**Task description:** Repeat exactly the lines of the entries below from the one with "Lack of absorption" through the one with "Flesh in the", both ends included, and nothing else.

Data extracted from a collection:
>>>>>
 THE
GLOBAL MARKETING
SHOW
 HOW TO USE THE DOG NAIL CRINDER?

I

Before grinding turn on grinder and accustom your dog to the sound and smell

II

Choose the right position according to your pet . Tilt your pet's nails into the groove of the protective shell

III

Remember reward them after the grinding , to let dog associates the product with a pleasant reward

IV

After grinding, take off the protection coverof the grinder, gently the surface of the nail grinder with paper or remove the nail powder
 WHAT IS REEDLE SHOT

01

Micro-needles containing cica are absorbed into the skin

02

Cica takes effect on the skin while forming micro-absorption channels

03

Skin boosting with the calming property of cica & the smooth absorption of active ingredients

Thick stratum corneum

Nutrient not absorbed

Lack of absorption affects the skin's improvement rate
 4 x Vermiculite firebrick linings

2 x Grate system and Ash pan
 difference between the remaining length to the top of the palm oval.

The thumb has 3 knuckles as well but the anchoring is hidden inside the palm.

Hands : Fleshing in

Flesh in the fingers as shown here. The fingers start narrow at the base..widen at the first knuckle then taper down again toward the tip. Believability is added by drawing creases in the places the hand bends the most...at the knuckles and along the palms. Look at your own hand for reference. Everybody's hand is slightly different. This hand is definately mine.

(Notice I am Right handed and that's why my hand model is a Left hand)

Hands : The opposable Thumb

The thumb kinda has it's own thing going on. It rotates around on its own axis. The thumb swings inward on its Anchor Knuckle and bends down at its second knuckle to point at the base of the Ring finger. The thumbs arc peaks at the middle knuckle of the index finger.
<<<<<
>>>>>
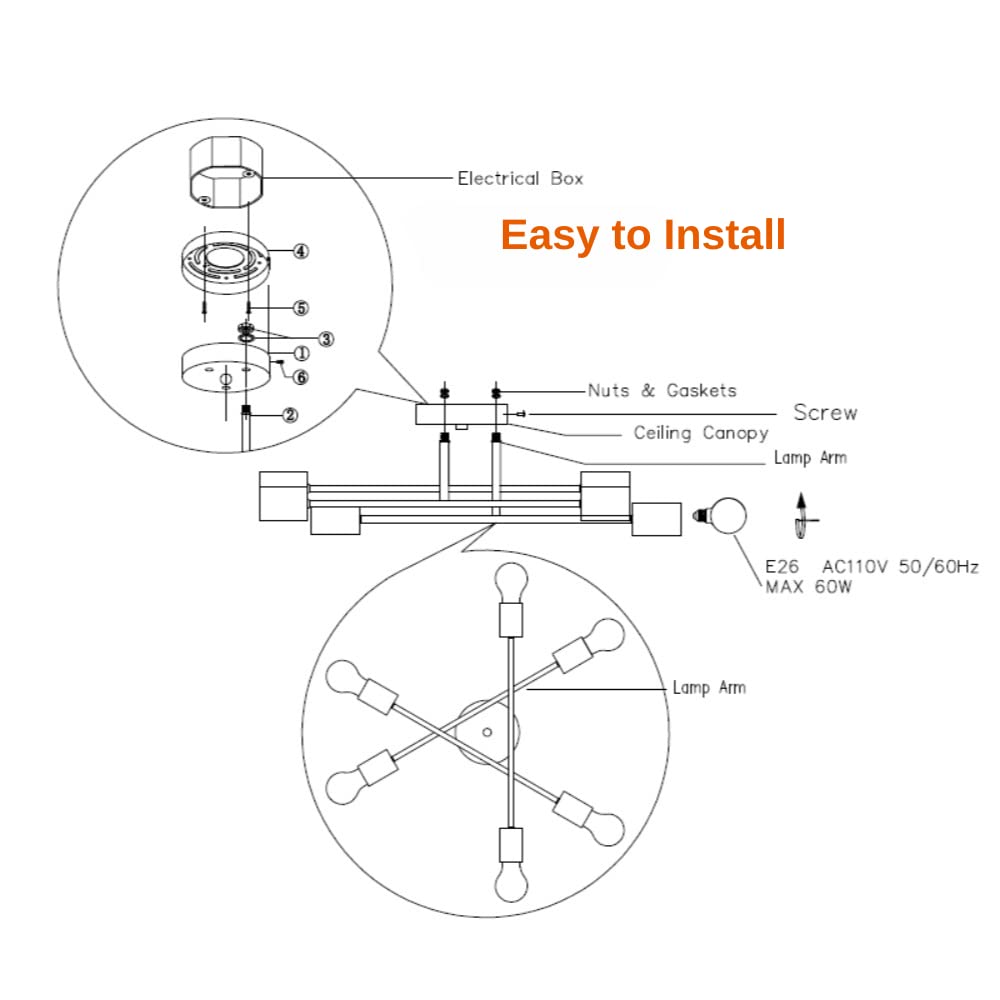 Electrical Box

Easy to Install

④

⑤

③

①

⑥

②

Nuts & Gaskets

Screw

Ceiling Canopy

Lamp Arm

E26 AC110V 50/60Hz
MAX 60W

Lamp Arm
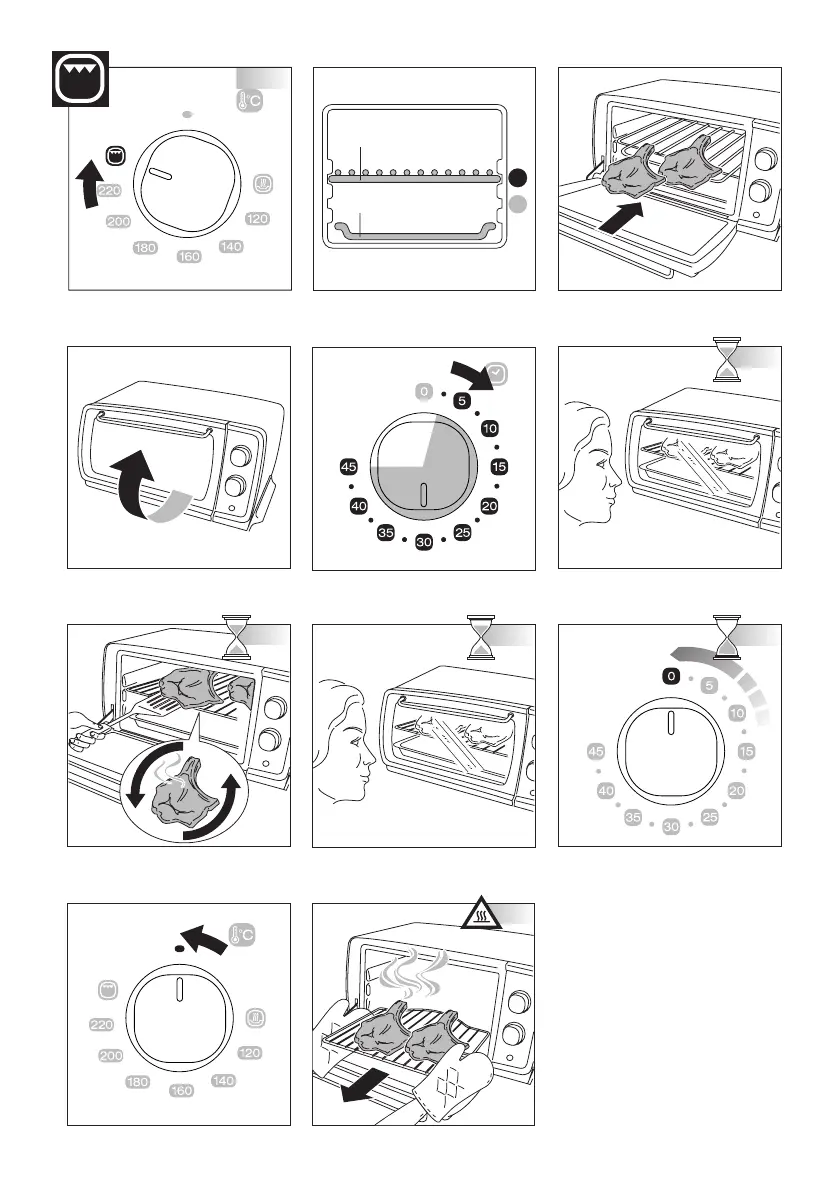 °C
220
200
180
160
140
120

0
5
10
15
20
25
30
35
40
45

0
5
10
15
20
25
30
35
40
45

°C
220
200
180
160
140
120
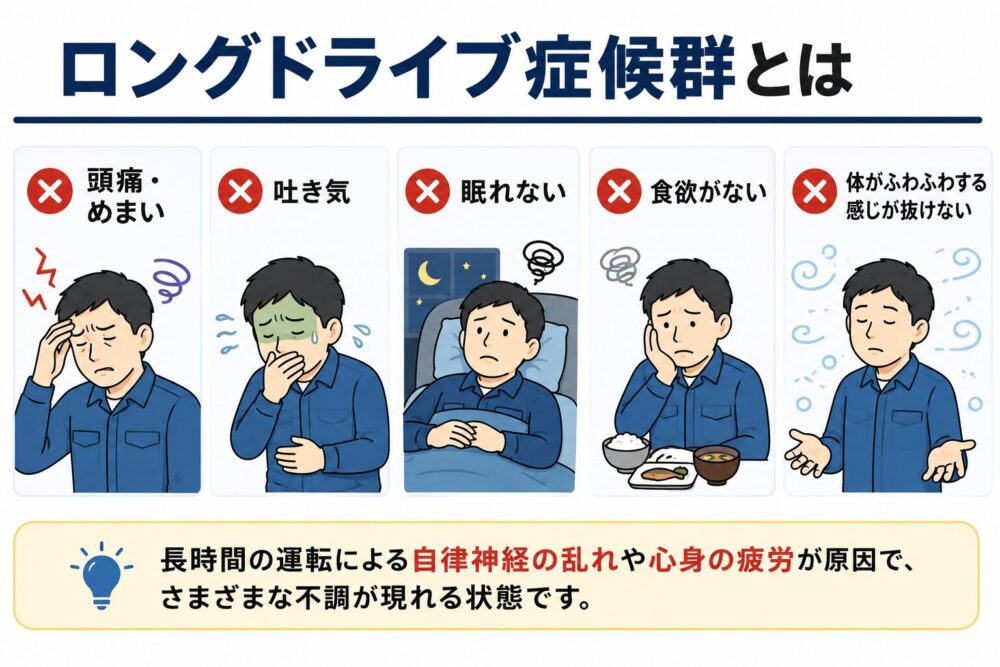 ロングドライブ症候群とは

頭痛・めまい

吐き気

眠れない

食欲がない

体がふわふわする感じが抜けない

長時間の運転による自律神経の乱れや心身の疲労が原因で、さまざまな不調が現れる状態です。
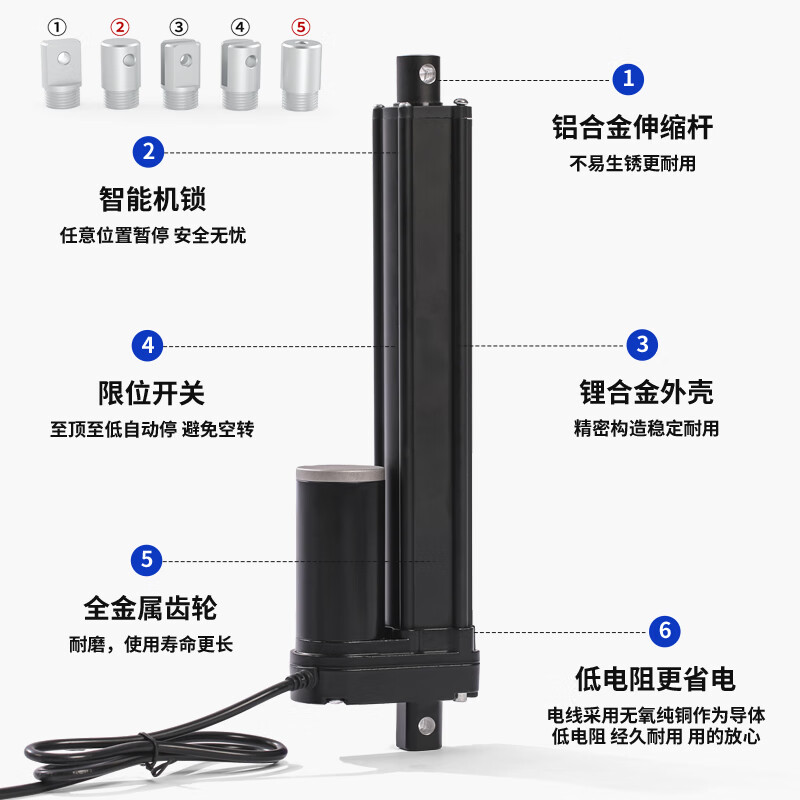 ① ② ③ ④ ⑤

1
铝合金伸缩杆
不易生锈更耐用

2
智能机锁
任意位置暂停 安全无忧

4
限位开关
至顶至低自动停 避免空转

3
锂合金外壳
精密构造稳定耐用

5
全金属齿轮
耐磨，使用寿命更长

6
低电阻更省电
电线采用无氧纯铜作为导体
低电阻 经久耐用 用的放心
<<<<<
>>>>>
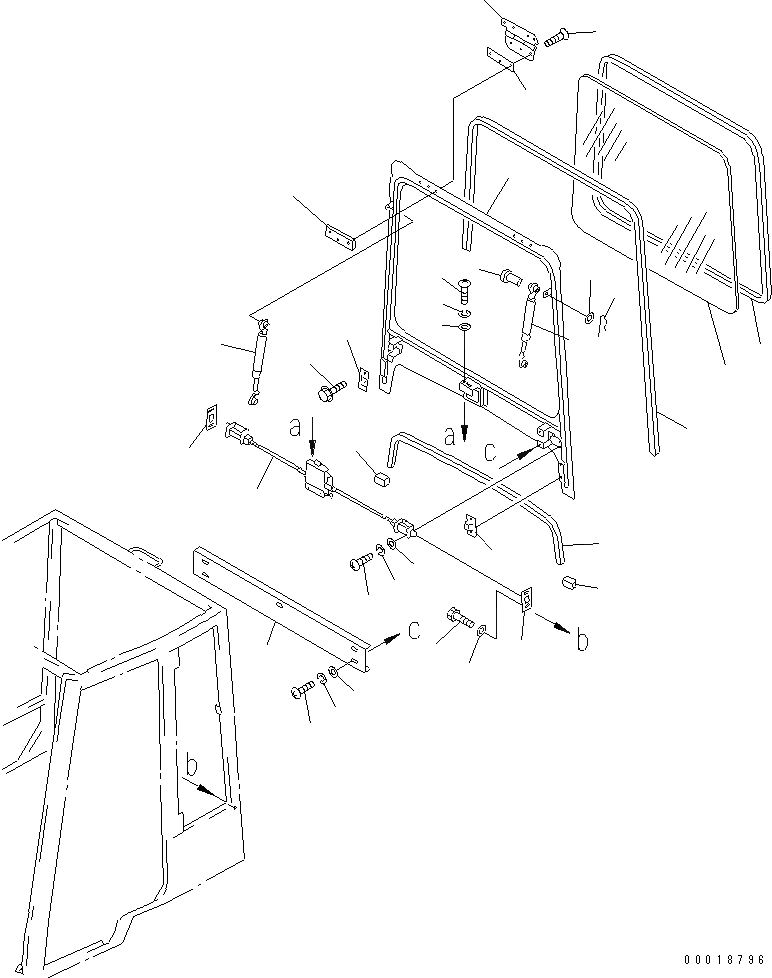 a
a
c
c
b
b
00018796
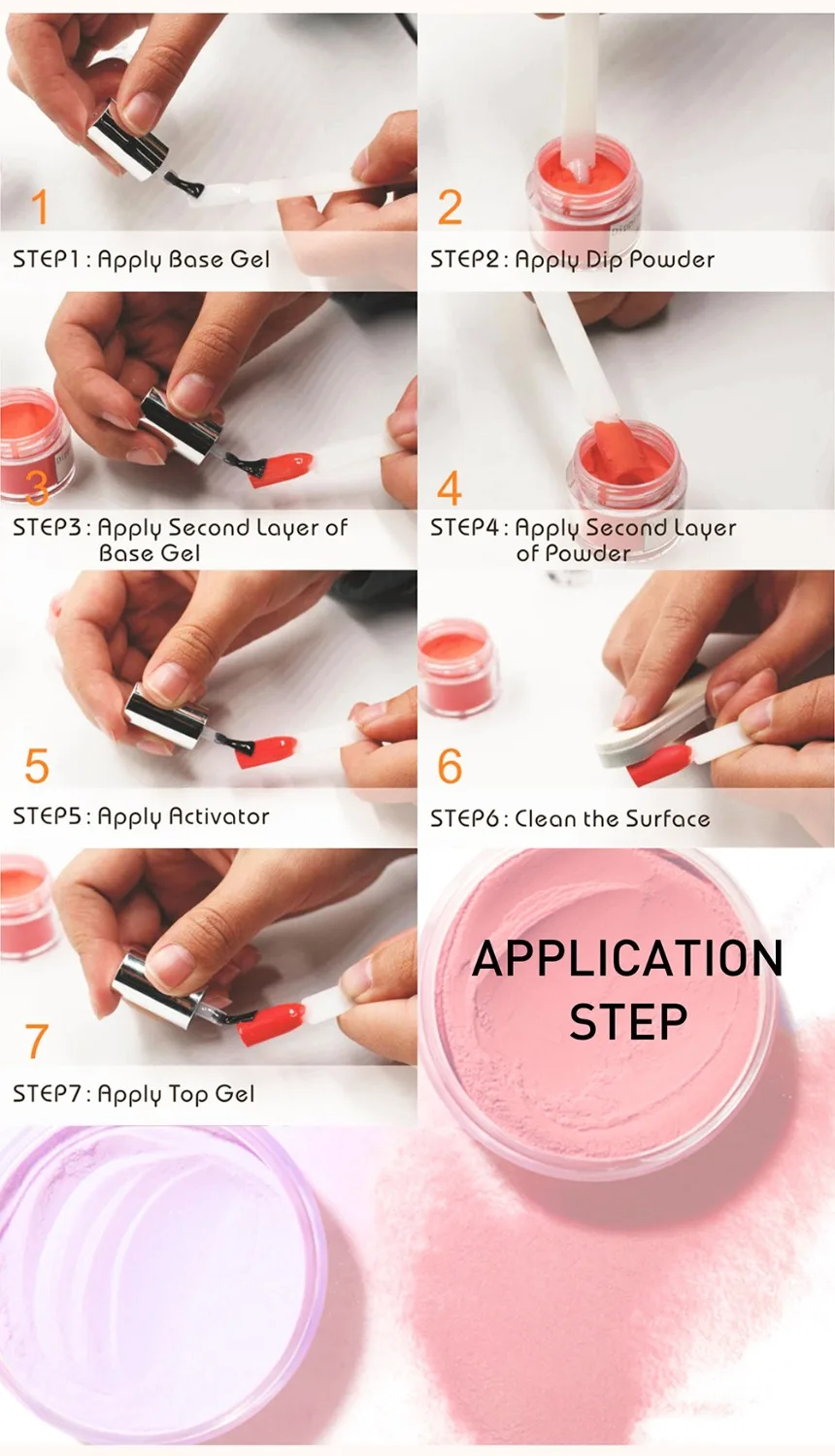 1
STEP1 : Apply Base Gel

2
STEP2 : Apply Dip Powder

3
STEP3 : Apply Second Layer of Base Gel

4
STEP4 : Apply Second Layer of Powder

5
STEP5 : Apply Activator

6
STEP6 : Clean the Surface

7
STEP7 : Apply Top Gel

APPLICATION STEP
<<<<<
**Response for this exercise:**
Lack of absorption affects the skin's improvement rate
 4 x Vermiculite firebrick linings

2 x Grate system and Ash pan
 difference between the remaining length to the top of the palm oval.

The thumb has 3 knuckles as well but the anchoring is hidden inside the palm.

Hands : Fleshing in

Flesh in the fingers as shown here. The fingers start narrow at the base..widen at the first knuckle then taper down again toward the tip. Believability is added by drawing creases in the places the hand bends the most...at the knuckles and along the palms. Look at your own hand for reference. Everybody's hand is slightly different. This hand is definately mine.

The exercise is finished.